What do these concepts mean? In the upcoming blogs each of these concepts will be unpicked, hopefully to arouse your thinking about a model, which at first look, may not seem very interesting at all.

What is Challenge?
Challenge is the antithesis of ease. For most of our students they want ease. It is easier. Though remaining in a state of ease does eventually lead to boredom as stagnation occurs making students irritable. This is not fun for anyone. Therefore we want to introduce challenge - something to put students to the test, to make them think. However, if this challenge is not carefully planned and is too difficult they will become overwhelmed, leading to further irritability. So too little and too much challenge can be a problem and could affect student mindsets - therefore we need to find the sweet spot that is just challenging enough. 
Challenge vs Repetition — A Framework for Engineering Growth
Classrooms tasks should be a balance of lower challenge repetition and rehearsal of knowledge and skills as well as more cognitively demanding tasks that apply knowledge.
Finding the sweet spot of challenge
Finding this sweet spot is obviously a delicate task. It largely relies on a teacher's knowledge of any group of learners they teach, their strengths and weaknesses, as well as the content they are aiming to deliver. Below are a few generic tips to help find that sweet spot.
  1. Teach to the top - One way sure to fail to find the sweet spot is by pitching your lessons to the middle (or lower). Straight away your more able learners will find things too easy or boring and your other learners will not even realise what they are capable of as you have put a ceiling on what they can achieve.
  2. Don't bolt on challenge - Never make challenge an addition that is task based (when you have completed this task, do the 'challenge' task). For a start this is unfair, it punishes success and it also links challenge to extra work, which should not be the case. Challenge should be equitable. As with teaching to the top, generally speaking, all learners should attempt the same task(s) and if there are learners who need scaffolding to achieve a task; provide it - don't deny them the opportunity to give it a go.
  3. No to differentiated objectives - Throw away those differentiated learning objectives (some, most, all). All these objectives encourage is the thought that 'if only some need to do it then I don't have to). Teachers need to inspire students to believe that they can do it all.
What does challenge look like in the classroom?
A class that has been challenged is one that is engaged in processing knowledge. If they are getting a lecture of new knowledge and are all attentively listening and perhaps asking questions - they are being challenged. If they are engaged in recall tasks/retrieval practice, they are being challenged. If they are discussing knowledge, they are being challenged. A class that is not challenged will not be thinking about the knowledge they are acquiring or have acquired. In short, a challenged class is one where students are motivated to engage with the knowledge and skills they are being taught. Obviously some lessons may have more 'challenging' cognitively loaded tasks than others, however that would not be every lesson - what we are always looking for is consistency of challenge over time.  

The fear of challenge
To too many challenge is scary. The reason why it is scary is not because we fear the effort involved, rather it is because we fear the change that the challenge may have in altering our perception of the world around us. We all know the expression 'ignorance is bliss'. Many people like to remain unchallenged as it maintains their blissful ignorance. Many of our students are like this. They would rather deny the opportunity to improve their knowledge base out of fear of losing their blissful ignorance and the safety this provides. Take a look at the image below.

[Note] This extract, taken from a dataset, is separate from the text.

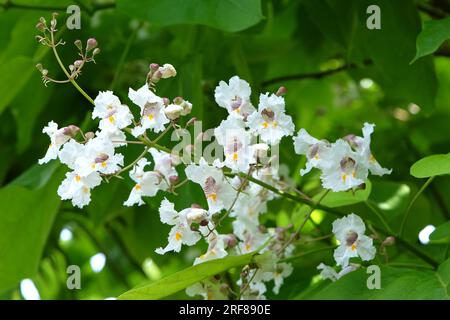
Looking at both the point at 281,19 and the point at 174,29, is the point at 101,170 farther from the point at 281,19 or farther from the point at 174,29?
the point at 281,19

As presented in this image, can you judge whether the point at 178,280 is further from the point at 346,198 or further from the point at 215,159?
the point at 346,198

As teachers, we have to recognise that challenge will cause some emotional distress to young learners. However, our role as teachers (to some extent) is to knock our students down a peg or two (into the insecure canyon) and take them out of their comfort zone. We do this for the sole purpose of building them back up again on a more solid foundation of knowledge. A teacher sets this challenge by having high expectations - consistently expecting the best. 

This is not going to be an easy journey, it will be a tough one, and there will be points in the relationships we have with our learners where they may not like us. Yet ultimately, at the end of the journey they will be glad for the challenge we gave them. The worst thing we could do as a collective school is let students leave our care with the conviction of a child.